● **Aim of the exercise**:
Turn every line of the records below into a JSON list of strings, one string per line, skipping blank lines.

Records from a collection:
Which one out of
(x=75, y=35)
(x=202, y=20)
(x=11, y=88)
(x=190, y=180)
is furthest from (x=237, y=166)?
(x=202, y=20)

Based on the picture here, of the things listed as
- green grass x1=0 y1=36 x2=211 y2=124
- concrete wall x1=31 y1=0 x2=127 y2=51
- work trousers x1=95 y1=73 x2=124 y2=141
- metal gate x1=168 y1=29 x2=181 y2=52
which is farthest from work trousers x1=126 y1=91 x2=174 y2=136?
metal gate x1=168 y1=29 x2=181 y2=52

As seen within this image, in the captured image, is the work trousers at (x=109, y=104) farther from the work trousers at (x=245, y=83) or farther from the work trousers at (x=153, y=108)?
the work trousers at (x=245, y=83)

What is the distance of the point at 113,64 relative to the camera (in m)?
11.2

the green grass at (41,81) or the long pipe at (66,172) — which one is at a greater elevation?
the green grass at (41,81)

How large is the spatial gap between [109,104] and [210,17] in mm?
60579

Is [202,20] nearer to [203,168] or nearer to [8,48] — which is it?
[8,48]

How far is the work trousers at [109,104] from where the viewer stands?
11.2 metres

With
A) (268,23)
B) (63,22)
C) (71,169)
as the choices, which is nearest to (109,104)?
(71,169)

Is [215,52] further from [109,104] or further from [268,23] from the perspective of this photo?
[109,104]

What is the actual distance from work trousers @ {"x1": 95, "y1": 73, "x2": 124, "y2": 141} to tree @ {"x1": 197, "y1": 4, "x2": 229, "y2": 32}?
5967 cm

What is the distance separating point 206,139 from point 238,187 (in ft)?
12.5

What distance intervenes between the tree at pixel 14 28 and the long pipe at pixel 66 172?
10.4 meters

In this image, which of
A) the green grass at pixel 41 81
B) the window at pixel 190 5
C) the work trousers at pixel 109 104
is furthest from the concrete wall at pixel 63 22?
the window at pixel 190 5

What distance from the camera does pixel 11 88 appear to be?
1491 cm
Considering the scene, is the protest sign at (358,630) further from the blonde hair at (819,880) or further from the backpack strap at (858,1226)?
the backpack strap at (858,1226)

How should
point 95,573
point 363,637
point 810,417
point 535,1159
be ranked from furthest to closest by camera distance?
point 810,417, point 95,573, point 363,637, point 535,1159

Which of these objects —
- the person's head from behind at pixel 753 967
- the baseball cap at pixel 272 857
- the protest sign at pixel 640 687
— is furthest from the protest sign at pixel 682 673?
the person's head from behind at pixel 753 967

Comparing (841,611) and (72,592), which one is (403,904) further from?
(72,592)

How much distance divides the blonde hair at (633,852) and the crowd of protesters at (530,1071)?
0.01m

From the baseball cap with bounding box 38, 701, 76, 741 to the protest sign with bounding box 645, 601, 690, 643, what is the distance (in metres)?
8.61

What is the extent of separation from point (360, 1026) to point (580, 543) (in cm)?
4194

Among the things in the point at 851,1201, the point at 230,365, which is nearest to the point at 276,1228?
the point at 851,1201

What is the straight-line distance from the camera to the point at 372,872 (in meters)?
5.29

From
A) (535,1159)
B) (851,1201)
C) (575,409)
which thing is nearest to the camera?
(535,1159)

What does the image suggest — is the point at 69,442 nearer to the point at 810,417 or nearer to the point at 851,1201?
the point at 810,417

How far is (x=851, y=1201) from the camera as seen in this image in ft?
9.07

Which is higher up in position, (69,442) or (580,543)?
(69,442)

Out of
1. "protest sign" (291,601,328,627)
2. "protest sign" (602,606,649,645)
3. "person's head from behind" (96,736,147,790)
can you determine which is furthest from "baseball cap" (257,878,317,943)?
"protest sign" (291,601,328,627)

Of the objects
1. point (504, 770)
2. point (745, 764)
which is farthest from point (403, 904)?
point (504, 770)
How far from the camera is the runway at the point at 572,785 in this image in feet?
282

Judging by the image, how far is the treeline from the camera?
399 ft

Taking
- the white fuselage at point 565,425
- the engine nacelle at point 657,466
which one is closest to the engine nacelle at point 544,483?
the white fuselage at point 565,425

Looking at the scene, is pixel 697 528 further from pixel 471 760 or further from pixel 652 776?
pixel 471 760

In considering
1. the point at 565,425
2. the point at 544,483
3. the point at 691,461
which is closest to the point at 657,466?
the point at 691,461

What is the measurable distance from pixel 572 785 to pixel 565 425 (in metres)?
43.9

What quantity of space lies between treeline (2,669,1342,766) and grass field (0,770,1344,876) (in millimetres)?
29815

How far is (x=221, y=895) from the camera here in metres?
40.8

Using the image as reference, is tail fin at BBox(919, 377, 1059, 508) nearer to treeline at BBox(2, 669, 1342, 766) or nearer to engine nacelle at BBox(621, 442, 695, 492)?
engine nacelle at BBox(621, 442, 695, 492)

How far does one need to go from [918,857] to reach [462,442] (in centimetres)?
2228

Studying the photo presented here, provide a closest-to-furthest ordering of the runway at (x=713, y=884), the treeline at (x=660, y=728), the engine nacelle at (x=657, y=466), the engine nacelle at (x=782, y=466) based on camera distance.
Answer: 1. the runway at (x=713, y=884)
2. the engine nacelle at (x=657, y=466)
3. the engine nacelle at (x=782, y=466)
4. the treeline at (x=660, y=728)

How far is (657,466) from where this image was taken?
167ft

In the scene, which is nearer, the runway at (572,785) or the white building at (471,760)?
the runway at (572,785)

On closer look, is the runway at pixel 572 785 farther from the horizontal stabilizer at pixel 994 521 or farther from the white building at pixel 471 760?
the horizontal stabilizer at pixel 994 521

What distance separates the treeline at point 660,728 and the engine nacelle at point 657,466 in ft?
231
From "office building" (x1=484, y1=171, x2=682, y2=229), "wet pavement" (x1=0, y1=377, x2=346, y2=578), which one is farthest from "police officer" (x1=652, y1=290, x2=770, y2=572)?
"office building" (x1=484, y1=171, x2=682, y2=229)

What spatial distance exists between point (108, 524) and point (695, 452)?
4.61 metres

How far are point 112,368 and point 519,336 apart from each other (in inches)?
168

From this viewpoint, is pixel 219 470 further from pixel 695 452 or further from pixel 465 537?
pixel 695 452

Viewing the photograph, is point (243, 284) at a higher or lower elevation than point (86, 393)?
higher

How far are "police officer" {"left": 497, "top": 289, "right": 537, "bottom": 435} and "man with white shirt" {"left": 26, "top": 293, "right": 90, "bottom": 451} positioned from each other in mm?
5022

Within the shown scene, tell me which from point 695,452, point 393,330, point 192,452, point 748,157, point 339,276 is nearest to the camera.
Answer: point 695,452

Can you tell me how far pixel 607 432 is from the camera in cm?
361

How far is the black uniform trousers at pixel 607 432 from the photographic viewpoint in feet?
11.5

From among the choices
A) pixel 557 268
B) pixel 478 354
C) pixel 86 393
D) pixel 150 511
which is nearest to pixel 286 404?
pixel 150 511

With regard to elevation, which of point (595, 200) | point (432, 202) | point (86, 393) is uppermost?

● **Solution to this exercise**:
[
  "Which one out of",
  "(x=75, y=35)",
  "(x=202, y=20)",
  "(x=11, y=88)",
  "(x=190, y=180)",
  "is furthest from (x=237, y=166)?",
  "(x=202, y=20)",
  "Based on the picture here, of the things listed as",
  "- green grass x1=0 y1=36 x2=211 y2=124",
  "- concrete wall x1=31 y1=0 x2=127 y2=51",
  "- work trousers x1=95 y1=73 x2=124 y2=141",
  "- metal gate x1=168 y1=29 x2=181 y2=52",
  "which is farthest from work trousers x1=126 y1=91 x2=174 y2=136?",
  "metal gate x1=168 y1=29 x2=181 y2=52",
  "As seen within this image, in the captured image, is the work trousers at (x=109, y=104) farther from the work trousers at (x=245, y=83) or farther from the work trousers at (x=153, y=108)?",
  "the work trousers at (x=245, y=83)",
  "What is the distance of the point at 113,64 relative to the camera (in m)?",
  "11.2",
  "the green grass at (41,81) or the long pipe at (66,172) — which one is at a greater elevation?",
  "the green grass at (41,81)",
  "How large is the spatial gap between [109,104] and [210,17] in mm?",
  "60579",
  "Is [202,20] nearer to [203,168] or nearer to [8,48] — which is it?",
  "[8,48]",
  "How far is the work trousers at [109,104] from where the viewer stands?",
  "11.2 metres",
  "With",
  "A) (268,23)",
  "B) (63,22)",
  "C) (71,169)",
  "as the choices, which is nearest to (109,104)?",
  "(71,169)",
  "Is [215,52] further from [109,104] or further from [268,23] from the perspective of this photo?",
  "[109,104]",
  "What is the actual distance from work trousers @ {\"x1\": 95, \"y1\": 73, \"x2\": 124, \"y2\": 141} to tree @ {\"x1\": 197, \"y1\": 4, \"x2\": 229, \"y2\": 32}?",
  "5967 cm",
  "What is the distance separating point 206,139 from point 238,187 (in ft)?",
  "12.5",
  "What distance intervenes between the tree at pixel 14 28 and the long pipe at pixel 66 172?",
  "10.4 meters",
  "In this image, which of",
  "A) the green grass at pixel 41 81",
  "B) the window at pixel 190 5",
  "C) the work trousers at pixel 109 104",
  "is furthest from the concrete wall at pixel 63 22?",
  "the window at pixel 190 5",
  "What distance from the camera does pixel 11 88 appear to be?",
  "1491 cm",
  "Considering the scene, is the protest sign at (358,630) further from the blonde hair at (819,880) or further from the backpack strap at (858,1226)?",
  "the backpack strap at (858,1226)",
  "How should",
  "point 95,573",
  "point 363,637",
  "point 810,417",
  "point 535,1159",
  "be ranked from furthest to closest by camera distance?",
  "point 810,417, point 95,573, point 363,637, point 535,1159",
  "Which of these objects —",
  "- the person's head from behind at pixel 753 967",
  "- the baseball cap at pixel 272 857",
  "- the protest sign at pixel 640 687",
  "— is furthest from the protest sign at pixel 682 673?",
  "the person's head from behind at pixel 753 967",
  "Comparing (841,611) and (72,592), which one is (403,904) further from?",
  "(72,592)",
  "How much distance divides the blonde hair at (633,852) and the crowd of protesters at (530,1071)?",
  "0.01m",
  "From the baseball cap with bounding box 38, 701, 76, 741 to the protest sign with bounding box 645, 601, 690, 643, what is the distance (in metres)?",
  "8.61",
  "What is the extent of separation from point (360, 1026) to point (580, 543) (in cm)?",
  "4194",
  "Among the things in the point at 851,1201, the point at 230,365, which is nearest to the point at 276,1228?",
  "the point at 851,1201",
  "What is the straight-line distance from the camera to the point at 372,872 (in meters)?",
  "5.29",
  "From",
  "A) (535,1159)",
  "B) (851,1201)",
  "C) (575,409)",
  "which thing is nearest to the camera?",
  "(535,1159)",
  "What does the image suggest — is the point at 69,442 nearer to the point at 810,417 or nearer to the point at 851,1201?",
  "the point at 810,417",
  "How far is (x=851, y=1201) from the camera as seen in this image in ft?",
  "9.07",
  "Which is higher up in position, (69,442) or (580,543)?",
  "(69,442)",
  "Out of",
  "1. \"protest sign\" (291,601,328,627)",
  "2. \"protest sign\" (602,606,649,645)",
  "3. \"person's head from behind\" (96,736,147,790)",
  "can you determine which is furthest from \"baseball cap\" (257,878,317,943)?",
  "\"protest sign\" (291,601,328,627)",
  "Of the objects",
  "1. point (504, 770)",
  "2. point (745, 764)",
  "which is farthest from point (403, 904)?",
  "point (504, 770)",
  "How far from the camera is the runway at the point at 572,785 in this image in feet?",
  "282",
  "Judging by the image, how far is the treeline from the camera?",
  "399 ft",
  "Taking",
  "- the white fuselage at point 565,425",
  "- the engine nacelle at point 657,466",
  "which one is closest to the engine nacelle at point 544,483?",
  "the white fuselage at point 565,425",
  "Looking at the scene, is pixel 697 528 further from pixel 471 760 or further from pixel 652 776?",
  "pixel 471 760",
  "In considering",
  "1. the point at 565,425",
  "2. the point at 544,483",
  "3. the point at 691,461",
  "which is closest to the point at 657,466?",
  "the point at 691,461",
  "What is the measurable distance from pixel 572 785 to pixel 565 425 (in metres)?",
  "43.9",
  "What quantity of space lies between treeline (2,669,1342,766) and grass field (0,770,1344,876) (in millimetres)?",
  "29815",
  "How far is (x=221, y=895) from the camera here in metres?",
  "40.8",
  "Using the image as reference, is tail fin at BBox(919, 377, 1059, 508) nearer to treeline at BBox(2, 669, 1342, 766) or nearer to engine nacelle at BBox(621, 442, 695, 492)?",
  "engine nacelle at BBox(621, 442, 695, 492)",
  "How far does one need to go from [918,857] to reach [462,442] (in centimetres)?",
  "2228",
  "Studying the photo presented here, provide a closest-to-furthest ordering of the runway at (x=713, y=884), the treeline at (x=660, y=728), the engine nacelle at (x=657, y=466), the engine nacelle at (x=782, y=466) based on camera distance.",
  "Answer: 1. the runway at (x=713, y=884)",
  "2. the engine nacelle at (x=657, y=466)",
  "3. the engine nacelle at (x=782, y=466)",
  "4. the treeline at (x=660, y=728)",
  "How far is (657,466) from where this image was taken?",
  "167ft",
  "In the scene, which is nearer, the runway at (572,785) or the white building at (471,760)?",
  "the runway at (572,785)",
  "On closer look, is the runway at pixel 572 785 farther from the horizontal stabilizer at pixel 994 521 or farther from the white building at pixel 471 760?",
  "the horizontal stabilizer at pixel 994 521",
  "What distance separates the treeline at point 660,728 and the engine nacelle at point 657,466 in ft?",
  "231",
  "From \"office building\" (x1=484, y1=171, x2=682, y2=229), \"wet pavement\" (x1=0, y1=377, x2=346, y2=578), which one is farthest from \"police officer\" (x1=652, y1=290, x2=770, y2=572)?",
  "\"office building\" (x1=484, y1=171, x2=682, y2=229)",
  "What spatial distance exists between point (108, 524) and point (695, 452)?",
  "4.61 metres",
  "How far are point 112,368 and point 519,336 apart from each other (in inches)?",
  "168",
  "From this viewpoint, is pixel 219 470 further from pixel 695 452 or further from pixel 465 537?",
  "pixel 695 452",
  "Viewing the photograph, is point (243, 284) at a higher or lower elevation than point (86, 393)?",
  "higher",
  "How far are \"police officer\" {\"left\": 497, \"top\": 289, \"right\": 537, \"bottom\": 435} and \"man with white shirt\" {\"left\": 26, \"top\": 293, \"right\": 90, \"bottom\": 451} positioned from each other in mm?",
  "5022",
  "Within the shown scene, tell me which from point 695,452, point 393,330, point 192,452, point 748,157, point 339,276 is nearest to the camera.",
  "Answer: point 695,452",
  "Can you tell me how far pixel 607 432 is from the camera in cm?",
  "361",
  "How far is the black uniform trousers at pixel 607 432 from the photographic viewpoint in feet?",
  "11.5",
  "From among the choices",
  "A) pixel 557 268",
  "B) pixel 478 354",
  "C) pixel 86 393",
  "D) pixel 150 511",
  "which is nearest to pixel 286 404?",
  "pixel 150 511",
  "With regard to elevation, which of point (595, 200) | point (432, 202) | point (86, 393) is uppermost?"
]